TASK DESCRIPTION:
Produce an exact copy of all the data below, dropping every image.

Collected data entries
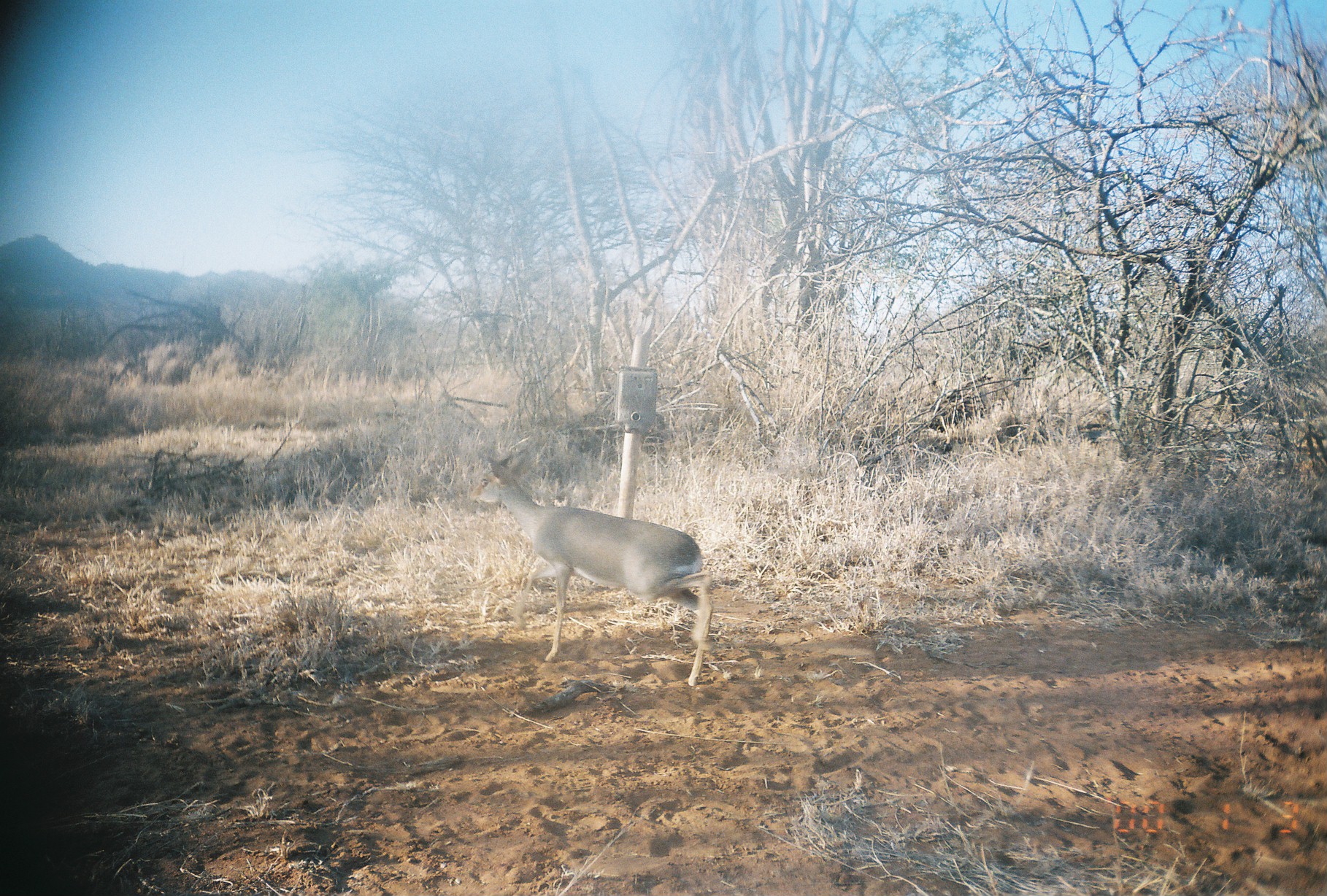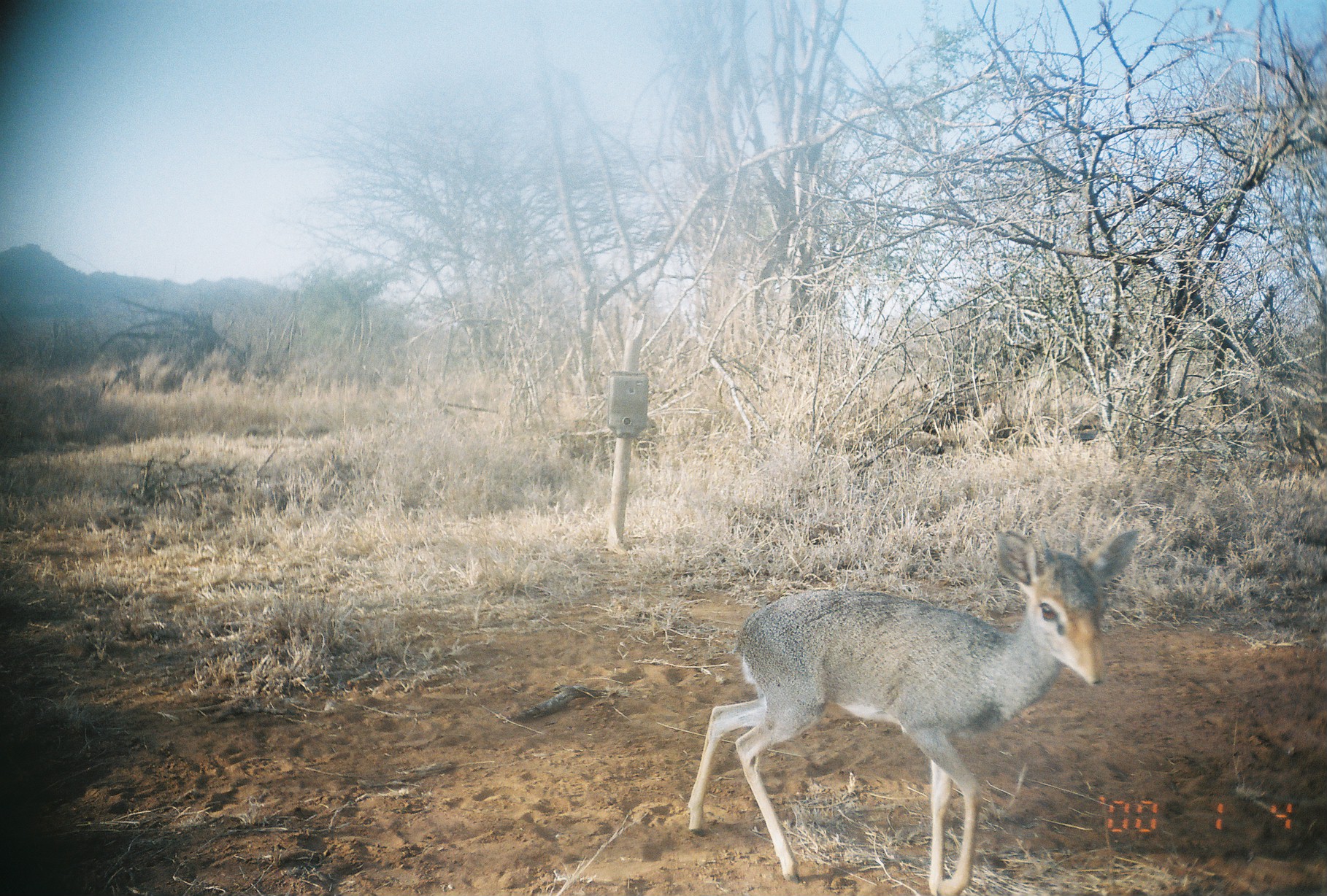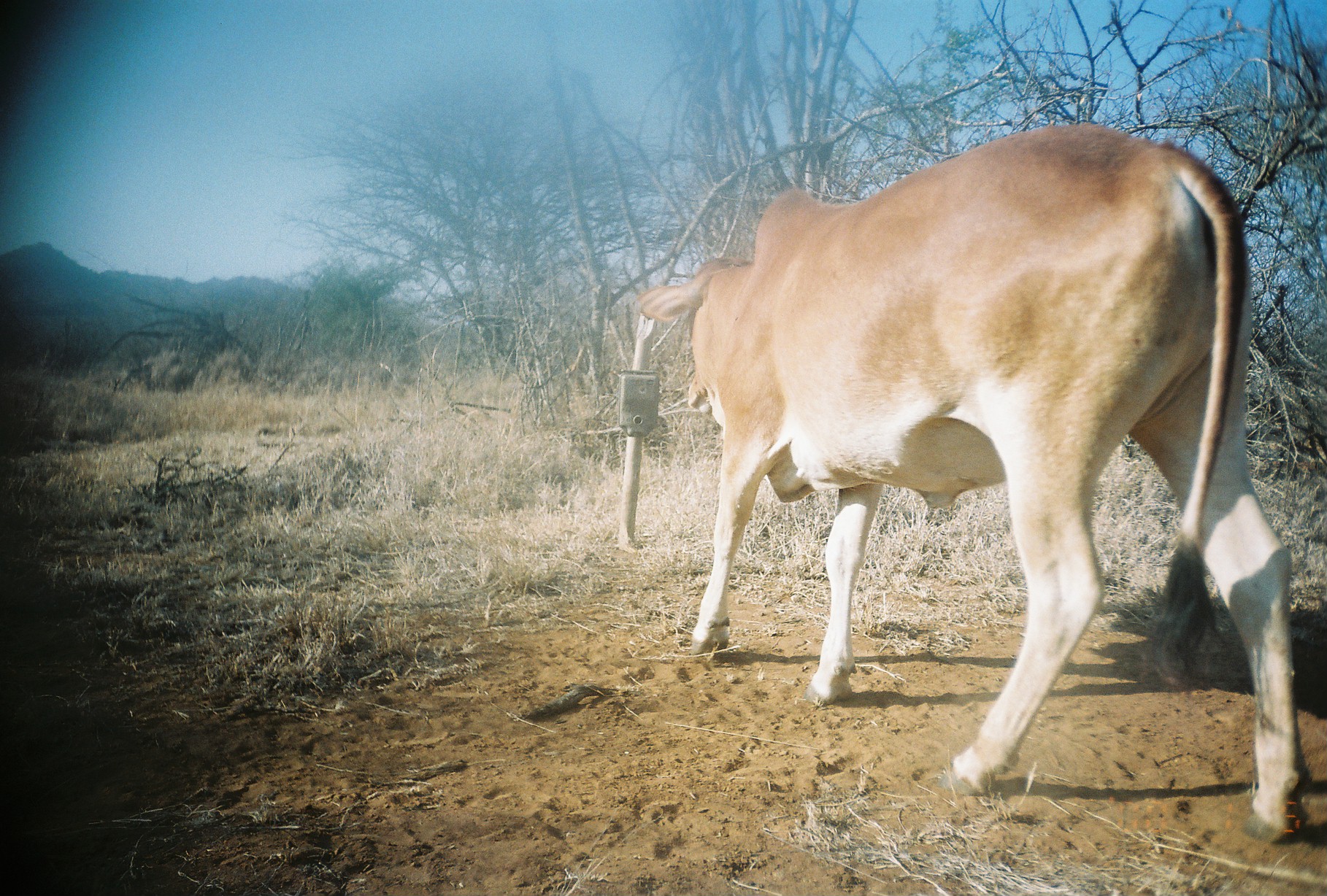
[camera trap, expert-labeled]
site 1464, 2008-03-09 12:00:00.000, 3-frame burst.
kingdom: Animalia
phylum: Chordata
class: Mammalia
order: Artiodactyla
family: Bovidae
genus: Madoqua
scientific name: Madoqua guentheri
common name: günther's dik-dik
Madoqua guentheri (günther's dik-dik), count 1.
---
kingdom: Animalia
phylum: Chordata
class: Mammalia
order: Artiodactyla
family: Bovidae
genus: Bos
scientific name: Bos taurus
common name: domestic cattle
Bos taurus (domestic cattle), count 1.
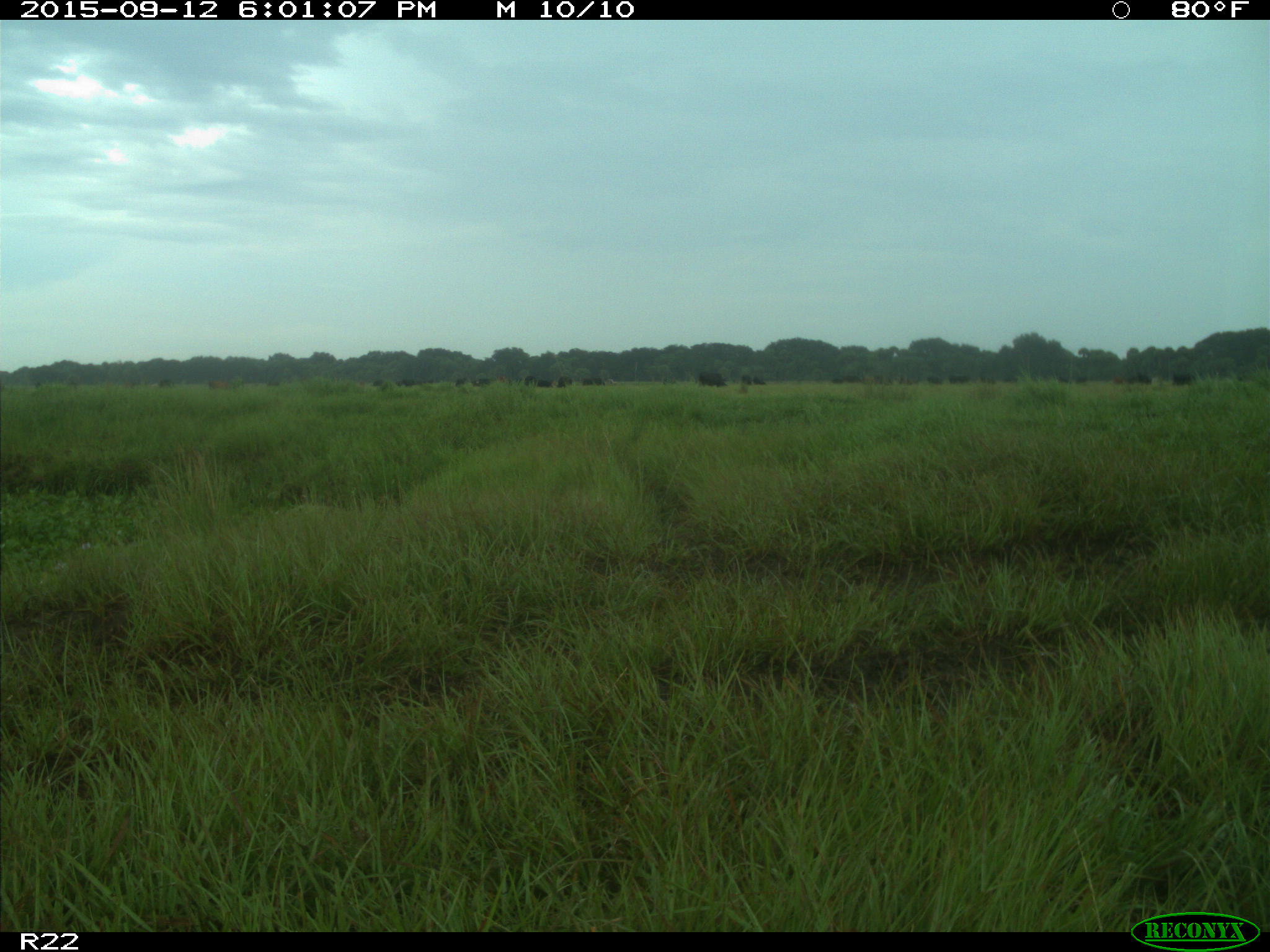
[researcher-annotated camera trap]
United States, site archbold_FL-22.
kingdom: Animalia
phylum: Chordata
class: Mammalia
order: Artiodactyla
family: Bovidae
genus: Bos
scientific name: Bos taurus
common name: domestic cow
Bos taurus (domestic cow).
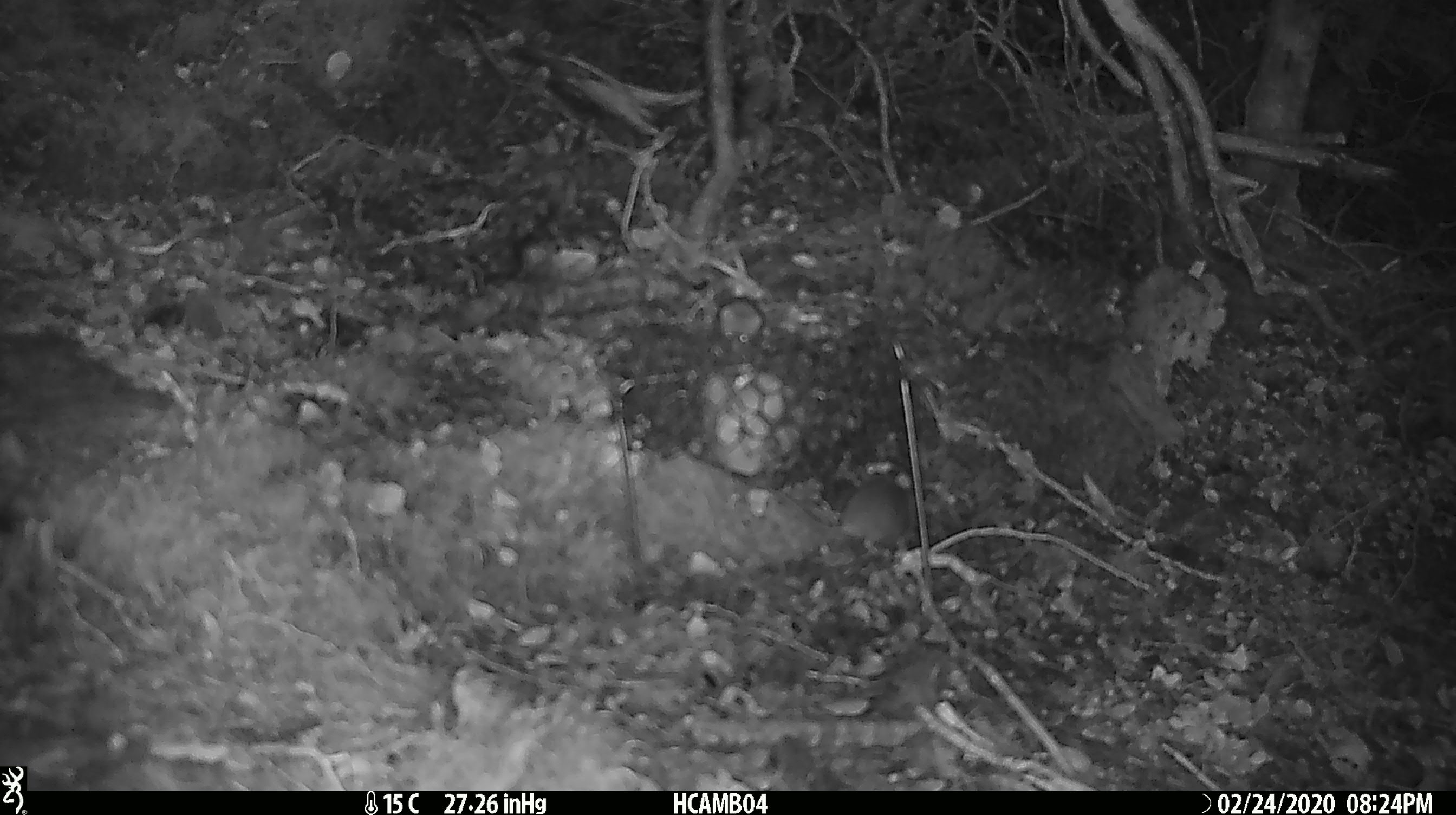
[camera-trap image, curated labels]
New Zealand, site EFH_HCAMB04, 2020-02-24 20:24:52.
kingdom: Animalia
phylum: Chordata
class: Mammalia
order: Rodentia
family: Muridae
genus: Mus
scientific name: Mus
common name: mouse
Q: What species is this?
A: Mouse (Mus).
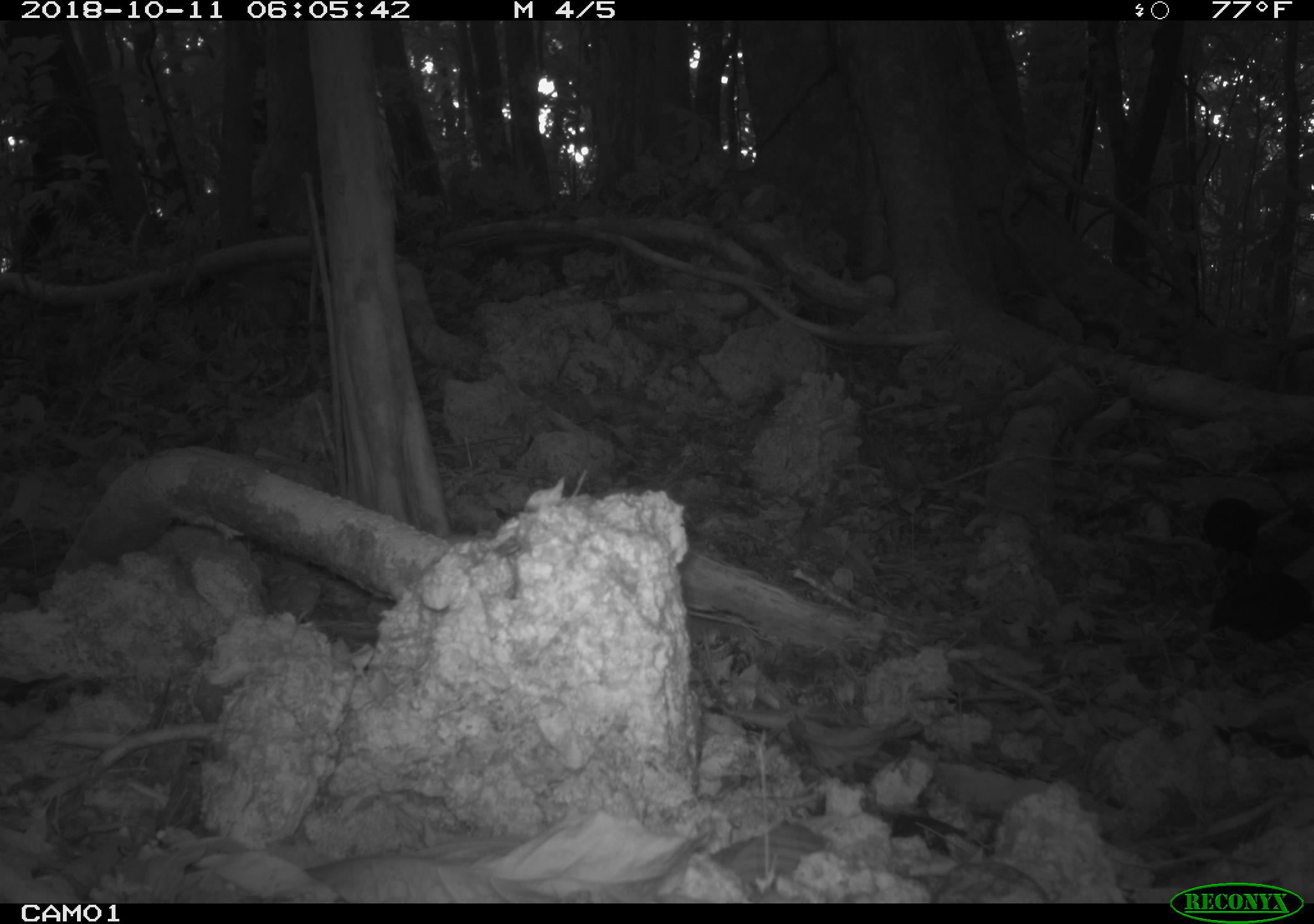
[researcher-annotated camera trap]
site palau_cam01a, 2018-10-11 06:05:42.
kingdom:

EXERCISE RESPONSE:
[camera trap, expert-labeled]
site 1464, 2008-03-09 12:00:00.000, 3-frame burst.
kingdom: Animalia
phylum: Chordata
class: Mammalia
order: Artiodactyla
family: Bovidae
genus: Madoqua
scientific name: Madoqua guentheri
common name: günther's dik-dik
Madoqua guentheri (günther's dik-dik), count 1.
---
kingdom: Animalia
phylum: Chordata
class: Mammalia
order: Artiodactyla
family: Bovidae
genus: Bos
scientific name: Bos taurus
common name: domestic cattle
Bos taurus (domestic cattle), count 1.
[researcher-annotated camera trap]
United States, site archbold_FL-22.
kingdom: Animalia
phylum: Chordata
class: Mammalia
order: Artiodactyla
family: Bovidae
genus: Bos
scientific name: Bos taurus
common name: domestic cow
Bos taurus (domestic cow).
[camera-trap image, curated labels]
New Zealand, site EFH_HCAMB04, 2020-02-24 20:24:52.
kingdom: Animalia
phylum: Chordata
class: Mammalia
order: Rodentia
family: Muridae
genus: Mus
scientific name: Mus
common name: mouse
Q: What species is this?
A: Mouse (Mus).
[researcher-annotated camera trap]
site palau_cam01a, 2018-10-11 06:05:42.
kingdom:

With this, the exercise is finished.